Il s’agit d’une nécrose parenchymateuse due l’agression microbienne du parenchyme pulmonaire par des germes pyogènes qui va aboutir à la formation du pus. En fonction de la localisation du pus on identifie 2 groupes :

Au niveau de l’alvéole : suppuration primitive = abcès du poumon Au niveau d’une cavité préexistante : suppuration secondaire

II- DÉFINITION :

L’abcès du poumon est une suppuration aiguë, collectée dans une cavité néoformée, creusée dans le parenchyme pulmonaire antérieurement sain et due à une infection non-tuberculeuse (non spécifique).

III- ÉTUDE CLINIQUE :

L’abcès évolue en 3 stades

A- STADE DE FOYER FERME :

Le début est brutal

* Les signes fonctionnels et généraux sont marqués par :
Un point de coté fixe
Une fièvre à 38 – 39°c, frissons, un pouls accéléré, une asthénie générale avec anorexie (AEG) ->PFLA Toux sèche, pénible, douloureuse.
Une dyspnée modérée.

* L’examen physique : discret, selon l’étendue
Des submatités localisées traduisant des foyers de condensation pulmonaire (alvéolite fibrino-leucocytaire) Des râles crépitants, rarement souffle tubaire

* La radiologie montre : Une opacité dense, homogène, mal systématisée et à limites floues (pneumonie alvéolaire)

B- STADE DE VOMIQUE :

Correspond au rejet, dans un effort violent de toux, d’une quantité importante de pus. Elle peut être massive ou fractionnée dans la journée. Donnant la sensation de déchirure.

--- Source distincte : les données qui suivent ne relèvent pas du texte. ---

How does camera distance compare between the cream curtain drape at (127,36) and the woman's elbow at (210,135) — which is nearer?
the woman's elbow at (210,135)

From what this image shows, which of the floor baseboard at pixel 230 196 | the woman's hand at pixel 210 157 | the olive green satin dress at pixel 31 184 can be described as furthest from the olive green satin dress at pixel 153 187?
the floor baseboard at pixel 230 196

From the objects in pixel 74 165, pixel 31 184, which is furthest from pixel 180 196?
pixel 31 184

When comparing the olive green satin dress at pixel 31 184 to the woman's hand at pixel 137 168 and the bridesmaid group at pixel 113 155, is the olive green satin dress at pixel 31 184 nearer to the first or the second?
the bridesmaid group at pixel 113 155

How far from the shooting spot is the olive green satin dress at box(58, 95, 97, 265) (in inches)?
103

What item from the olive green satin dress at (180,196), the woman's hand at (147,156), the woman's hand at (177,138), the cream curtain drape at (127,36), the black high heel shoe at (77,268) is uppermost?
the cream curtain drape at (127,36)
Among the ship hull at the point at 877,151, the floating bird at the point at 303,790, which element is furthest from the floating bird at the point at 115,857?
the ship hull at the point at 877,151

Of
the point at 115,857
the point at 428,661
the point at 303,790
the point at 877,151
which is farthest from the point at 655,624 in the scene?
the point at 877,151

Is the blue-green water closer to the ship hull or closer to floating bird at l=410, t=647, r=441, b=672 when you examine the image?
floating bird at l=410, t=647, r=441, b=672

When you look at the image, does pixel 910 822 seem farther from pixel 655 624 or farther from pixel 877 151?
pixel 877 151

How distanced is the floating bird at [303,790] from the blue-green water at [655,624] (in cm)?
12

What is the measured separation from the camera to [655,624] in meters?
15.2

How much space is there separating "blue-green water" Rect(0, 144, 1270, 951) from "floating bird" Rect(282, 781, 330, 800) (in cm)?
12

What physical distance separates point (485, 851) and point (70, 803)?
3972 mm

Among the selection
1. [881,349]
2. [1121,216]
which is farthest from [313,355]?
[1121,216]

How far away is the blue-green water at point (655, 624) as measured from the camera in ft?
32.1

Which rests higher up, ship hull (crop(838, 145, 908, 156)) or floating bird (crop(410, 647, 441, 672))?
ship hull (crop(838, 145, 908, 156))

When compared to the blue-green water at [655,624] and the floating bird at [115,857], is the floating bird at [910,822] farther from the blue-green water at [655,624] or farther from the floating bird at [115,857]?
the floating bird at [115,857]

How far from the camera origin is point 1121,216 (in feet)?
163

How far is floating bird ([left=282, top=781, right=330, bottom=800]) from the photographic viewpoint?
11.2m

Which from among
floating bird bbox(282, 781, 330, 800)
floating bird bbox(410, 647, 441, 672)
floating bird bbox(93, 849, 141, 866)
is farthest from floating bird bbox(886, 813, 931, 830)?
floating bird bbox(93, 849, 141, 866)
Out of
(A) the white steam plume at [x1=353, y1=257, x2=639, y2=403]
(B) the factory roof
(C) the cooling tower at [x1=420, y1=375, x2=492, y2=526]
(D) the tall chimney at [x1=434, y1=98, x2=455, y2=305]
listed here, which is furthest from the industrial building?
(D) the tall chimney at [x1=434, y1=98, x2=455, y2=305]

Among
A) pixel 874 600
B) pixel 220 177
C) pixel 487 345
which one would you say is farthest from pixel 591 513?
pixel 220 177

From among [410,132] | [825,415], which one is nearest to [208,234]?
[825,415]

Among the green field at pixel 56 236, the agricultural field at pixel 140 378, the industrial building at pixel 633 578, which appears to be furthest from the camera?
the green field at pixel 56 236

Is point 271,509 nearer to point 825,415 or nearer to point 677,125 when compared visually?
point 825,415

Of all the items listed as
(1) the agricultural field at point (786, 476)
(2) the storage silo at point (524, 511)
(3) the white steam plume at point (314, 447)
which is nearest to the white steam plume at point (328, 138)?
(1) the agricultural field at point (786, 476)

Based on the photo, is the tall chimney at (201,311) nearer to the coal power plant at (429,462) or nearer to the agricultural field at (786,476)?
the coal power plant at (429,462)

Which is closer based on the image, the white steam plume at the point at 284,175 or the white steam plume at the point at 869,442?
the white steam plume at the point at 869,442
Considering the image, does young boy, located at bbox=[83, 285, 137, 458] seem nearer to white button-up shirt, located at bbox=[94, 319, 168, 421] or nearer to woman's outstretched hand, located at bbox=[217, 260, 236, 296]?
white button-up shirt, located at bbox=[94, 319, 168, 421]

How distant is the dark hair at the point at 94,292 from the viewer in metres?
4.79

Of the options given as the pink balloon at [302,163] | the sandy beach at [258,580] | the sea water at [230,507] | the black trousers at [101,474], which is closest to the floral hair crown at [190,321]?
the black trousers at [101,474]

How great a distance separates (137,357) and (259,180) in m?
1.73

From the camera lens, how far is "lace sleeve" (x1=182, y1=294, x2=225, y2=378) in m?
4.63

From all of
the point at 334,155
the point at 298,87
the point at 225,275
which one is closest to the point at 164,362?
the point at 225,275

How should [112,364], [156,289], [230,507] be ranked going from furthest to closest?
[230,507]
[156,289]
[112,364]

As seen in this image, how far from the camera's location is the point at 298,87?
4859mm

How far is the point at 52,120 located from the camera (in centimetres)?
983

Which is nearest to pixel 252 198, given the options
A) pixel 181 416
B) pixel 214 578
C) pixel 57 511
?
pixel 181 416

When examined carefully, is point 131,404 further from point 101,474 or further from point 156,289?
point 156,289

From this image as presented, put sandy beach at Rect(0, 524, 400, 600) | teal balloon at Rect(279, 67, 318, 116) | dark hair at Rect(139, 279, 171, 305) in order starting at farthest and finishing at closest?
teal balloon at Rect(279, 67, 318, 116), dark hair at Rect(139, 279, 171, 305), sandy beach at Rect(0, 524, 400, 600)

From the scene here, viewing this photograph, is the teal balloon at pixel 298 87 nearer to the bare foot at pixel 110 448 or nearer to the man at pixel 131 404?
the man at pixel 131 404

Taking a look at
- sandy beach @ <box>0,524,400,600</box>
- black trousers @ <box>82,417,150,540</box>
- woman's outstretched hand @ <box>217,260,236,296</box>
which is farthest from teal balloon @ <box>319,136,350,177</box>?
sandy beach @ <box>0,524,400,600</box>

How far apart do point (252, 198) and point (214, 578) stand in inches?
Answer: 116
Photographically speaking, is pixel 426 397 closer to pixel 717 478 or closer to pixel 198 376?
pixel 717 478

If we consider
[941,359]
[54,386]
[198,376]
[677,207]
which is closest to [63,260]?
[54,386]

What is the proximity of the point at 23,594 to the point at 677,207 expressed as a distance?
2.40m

Les signes annonciateurs ou prodromes sont :
Halène fétide.
Petites hémoptysies.
Douleur déchirante d’allure syncopale ressentie en pleine poitrine +++

C- STADE DE FOYER OUVERT :

Regroupe 2 syndromes

1- Le syndrome de suppuration générale : fait de Fièvre oscillante.
Pâleur.
Amaigrissement.

2- Le syndrome de suppuration pulmonaire :
Fait de Expectorations purulentes abondantes.
Râles humides.
Souffle cavitaire.
Zone de condensation.

* Signes physique :
Souffle cavitaire qui devient net
Râles ronflants humides en zone condensée

* La radio montre :
– Image hydro-aérique : typique
C’est une image arrondie, à limites épaisses, régulières
A sa base : opacité liquidienne surmontée d’une clarté aérique, limitées par une ligne horizontale quelque soit la position du patient

* Dgc différentiel :
Kyste hydatique rompu, mb flottante (ligne ondulante)
Kc bronchique primitif épidermoide (limite interne anfractueuse)
– Opacité floue unique ou multiple, floue, variable d’un cliché à un autre mais de siège fixe d’où intérêt d’un TDM

* TDM : Précise le nombre, le siège, la nature excavée ou non des lésions et la présence de niveaux liquidiens.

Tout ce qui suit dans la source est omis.